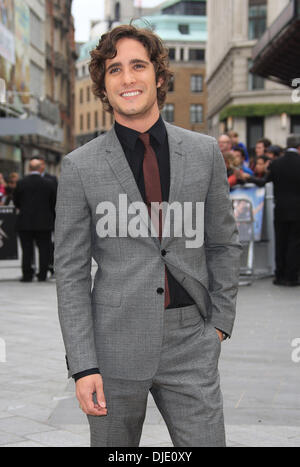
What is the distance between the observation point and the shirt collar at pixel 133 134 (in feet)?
9.71

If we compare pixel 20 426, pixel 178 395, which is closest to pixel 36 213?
pixel 20 426

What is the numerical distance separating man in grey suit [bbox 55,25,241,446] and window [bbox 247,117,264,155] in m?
Result: 57.9

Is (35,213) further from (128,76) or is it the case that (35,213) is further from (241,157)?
(128,76)

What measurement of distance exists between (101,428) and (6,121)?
2097 cm

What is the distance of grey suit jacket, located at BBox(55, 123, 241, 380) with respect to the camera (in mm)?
2812

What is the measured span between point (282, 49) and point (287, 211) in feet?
42.1

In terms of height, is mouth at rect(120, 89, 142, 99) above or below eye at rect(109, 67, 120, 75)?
below

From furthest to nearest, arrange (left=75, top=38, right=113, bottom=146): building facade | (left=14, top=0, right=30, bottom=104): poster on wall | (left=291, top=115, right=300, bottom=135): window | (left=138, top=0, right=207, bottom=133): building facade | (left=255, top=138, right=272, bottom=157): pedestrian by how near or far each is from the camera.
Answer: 1. (left=75, top=38, right=113, bottom=146): building facade
2. (left=138, top=0, right=207, bottom=133): building facade
3. (left=291, top=115, right=300, bottom=135): window
4. (left=14, top=0, right=30, bottom=104): poster on wall
5. (left=255, top=138, right=272, bottom=157): pedestrian

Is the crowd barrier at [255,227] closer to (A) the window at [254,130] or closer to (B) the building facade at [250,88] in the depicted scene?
(B) the building facade at [250,88]

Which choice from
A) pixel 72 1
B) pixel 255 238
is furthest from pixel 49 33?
pixel 255 238

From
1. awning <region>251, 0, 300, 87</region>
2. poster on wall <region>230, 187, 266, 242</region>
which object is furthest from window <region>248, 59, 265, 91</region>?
poster on wall <region>230, 187, 266, 242</region>

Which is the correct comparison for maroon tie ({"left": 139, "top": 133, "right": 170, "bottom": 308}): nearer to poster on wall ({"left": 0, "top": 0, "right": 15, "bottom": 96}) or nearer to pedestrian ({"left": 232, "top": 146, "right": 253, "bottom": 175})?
pedestrian ({"left": 232, "top": 146, "right": 253, "bottom": 175})

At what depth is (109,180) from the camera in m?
2.87

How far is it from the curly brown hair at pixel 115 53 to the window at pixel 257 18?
60.8 metres
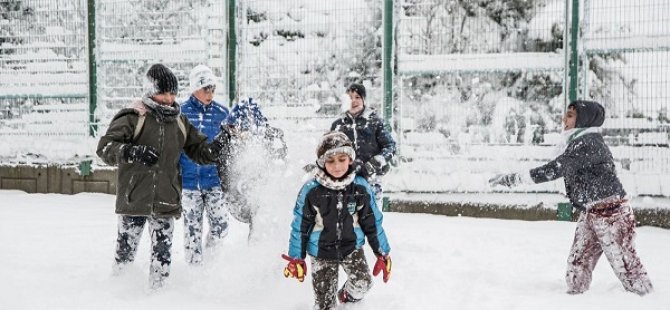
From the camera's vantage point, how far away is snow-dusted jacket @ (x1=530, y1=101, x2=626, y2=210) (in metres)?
4.69

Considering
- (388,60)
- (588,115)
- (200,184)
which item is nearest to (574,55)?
(388,60)

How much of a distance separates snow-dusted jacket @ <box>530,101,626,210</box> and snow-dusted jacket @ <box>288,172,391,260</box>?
1484mm

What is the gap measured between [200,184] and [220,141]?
53 centimetres

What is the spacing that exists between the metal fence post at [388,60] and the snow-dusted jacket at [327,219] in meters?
4.65

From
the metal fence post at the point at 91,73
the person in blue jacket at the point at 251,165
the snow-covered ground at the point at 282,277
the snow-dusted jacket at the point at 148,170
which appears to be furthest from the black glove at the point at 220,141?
the metal fence post at the point at 91,73

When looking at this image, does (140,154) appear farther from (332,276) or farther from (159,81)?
(332,276)

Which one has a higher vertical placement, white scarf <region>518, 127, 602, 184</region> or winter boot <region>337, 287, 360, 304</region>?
white scarf <region>518, 127, 602, 184</region>

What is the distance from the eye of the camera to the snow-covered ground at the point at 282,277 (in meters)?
4.54

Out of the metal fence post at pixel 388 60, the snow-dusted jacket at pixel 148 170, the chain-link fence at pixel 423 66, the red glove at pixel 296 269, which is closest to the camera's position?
the red glove at pixel 296 269

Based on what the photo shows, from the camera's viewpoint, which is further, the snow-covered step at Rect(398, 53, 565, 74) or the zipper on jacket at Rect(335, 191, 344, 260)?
the snow-covered step at Rect(398, 53, 565, 74)

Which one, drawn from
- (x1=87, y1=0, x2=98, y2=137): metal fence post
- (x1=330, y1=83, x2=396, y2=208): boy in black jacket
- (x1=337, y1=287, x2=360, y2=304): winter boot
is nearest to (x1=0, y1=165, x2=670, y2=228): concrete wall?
(x1=87, y1=0, x2=98, y2=137): metal fence post

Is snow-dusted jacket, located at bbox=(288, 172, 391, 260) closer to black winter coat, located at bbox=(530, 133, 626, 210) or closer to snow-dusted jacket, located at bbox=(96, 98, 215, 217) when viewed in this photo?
snow-dusted jacket, located at bbox=(96, 98, 215, 217)

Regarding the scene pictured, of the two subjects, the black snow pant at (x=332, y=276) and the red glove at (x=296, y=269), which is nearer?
the red glove at (x=296, y=269)

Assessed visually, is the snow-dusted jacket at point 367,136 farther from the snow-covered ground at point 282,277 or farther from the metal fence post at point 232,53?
the metal fence post at point 232,53
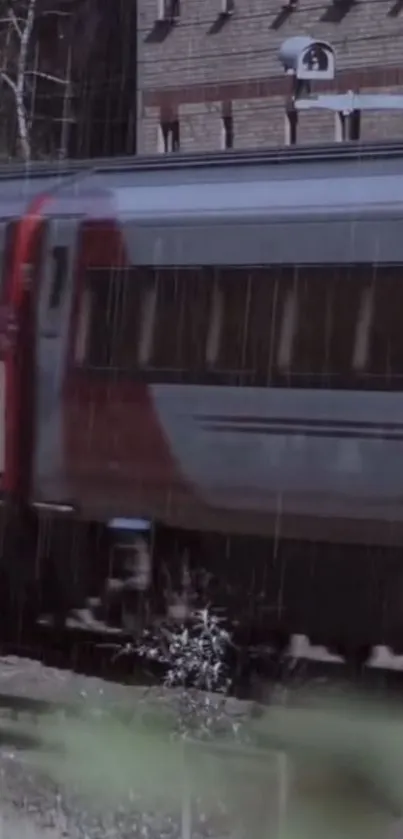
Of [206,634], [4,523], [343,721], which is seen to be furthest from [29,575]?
[343,721]

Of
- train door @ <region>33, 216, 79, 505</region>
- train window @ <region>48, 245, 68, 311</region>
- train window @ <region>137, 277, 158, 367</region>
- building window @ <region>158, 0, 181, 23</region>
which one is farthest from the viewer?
building window @ <region>158, 0, 181, 23</region>

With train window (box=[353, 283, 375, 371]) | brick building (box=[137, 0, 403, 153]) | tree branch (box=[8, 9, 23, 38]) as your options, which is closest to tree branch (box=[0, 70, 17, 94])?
A: tree branch (box=[8, 9, 23, 38])

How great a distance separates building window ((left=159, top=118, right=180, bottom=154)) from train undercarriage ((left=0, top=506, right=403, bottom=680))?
17.5 metres

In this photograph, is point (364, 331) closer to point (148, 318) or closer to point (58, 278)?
point (148, 318)

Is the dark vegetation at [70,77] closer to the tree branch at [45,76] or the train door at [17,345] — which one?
the tree branch at [45,76]

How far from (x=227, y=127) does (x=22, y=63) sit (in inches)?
134

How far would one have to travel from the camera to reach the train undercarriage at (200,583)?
10.1 m

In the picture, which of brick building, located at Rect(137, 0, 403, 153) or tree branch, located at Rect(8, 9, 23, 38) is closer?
brick building, located at Rect(137, 0, 403, 153)

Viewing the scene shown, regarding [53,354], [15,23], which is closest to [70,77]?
[15,23]

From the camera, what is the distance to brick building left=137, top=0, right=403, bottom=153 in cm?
2505

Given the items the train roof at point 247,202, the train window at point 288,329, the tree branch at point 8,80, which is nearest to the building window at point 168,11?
the tree branch at point 8,80

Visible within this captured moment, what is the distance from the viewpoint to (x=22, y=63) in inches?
1138

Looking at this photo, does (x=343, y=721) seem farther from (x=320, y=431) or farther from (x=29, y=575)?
(x=29, y=575)

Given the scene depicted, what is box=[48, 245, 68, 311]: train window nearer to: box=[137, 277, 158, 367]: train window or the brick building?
box=[137, 277, 158, 367]: train window
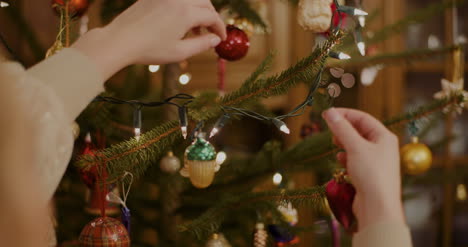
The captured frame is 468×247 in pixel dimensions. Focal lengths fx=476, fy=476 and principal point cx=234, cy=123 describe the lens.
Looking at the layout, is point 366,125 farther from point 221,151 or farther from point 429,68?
point 429,68

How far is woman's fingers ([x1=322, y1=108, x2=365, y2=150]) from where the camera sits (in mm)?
401

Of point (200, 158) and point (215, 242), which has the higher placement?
point (200, 158)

+---+

What is needed
In the data above, find the line containing "In this photograph, is"; from there, please write out each line through the end, exactly, with the pictures omitted.

Written response
In this photograph, is point (364, 331) closer to point (148, 318) or closer to point (58, 278)?
point (148, 318)

Is the dark vegetation at [70,77] closer to the tree branch at [45,76] or the train door at [17,345] — which one?
the tree branch at [45,76]

How far from (x=227, y=127) does (x=22, y=63) sit (in inches)?
134

How far would one have to travel from the camera to reach the train undercarriage at (200,583)?
10.1 m

In the picture, which of brick building, located at Rect(137, 0, 403, 153) or tree branch, located at Rect(8, 9, 23, 38) is closer?
brick building, located at Rect(137, 0, 403, 153)

Viewing the scene shown, regarding [53,354], [15,23], which is closest to [70,77]?
[15,23]

From the camera, what is the distance to brick building left=137, top=0, right=403, bottom=153 in cm?
2505

Given the items the train roof at point 247,202, the train window at point 288,329, the tree branch at point 8,80, which is nearest to the building window at point 168,11?
the tree branch at point 8,80

Visible within this captured moment, what is the distance from the viewpoint to (x=22, y=63) in inches?
1138

Looking at this photo, does (x=343, y=721) seem farther from (x=320, y=431) or farther from (x=29, y=575)?
(x=29, y=575)

Given the scene depicted, what is box=[48, 245, 68, 311]: train window nearer to: box=[137, 277, 158, 367]: train window or the brick building?
box=[137, 277, 158, 367]: train window
The captured frame is 468×247 in pixel dimensions. Focal lengths fx=476, fy=476 and principal point cx=234, cy=123 describe the lens.
Looking at the layout, is point 366,125 farther from point 221,151 or farther from point 429,68?
point 429,68

How far is woman's fingers ([x1=322, y1=108, x2=365, y2=150]) from where the camera sits (in mm)?
401

Of point (200, 158) and point (215, 242), which has the higher placement?
point (200, 158)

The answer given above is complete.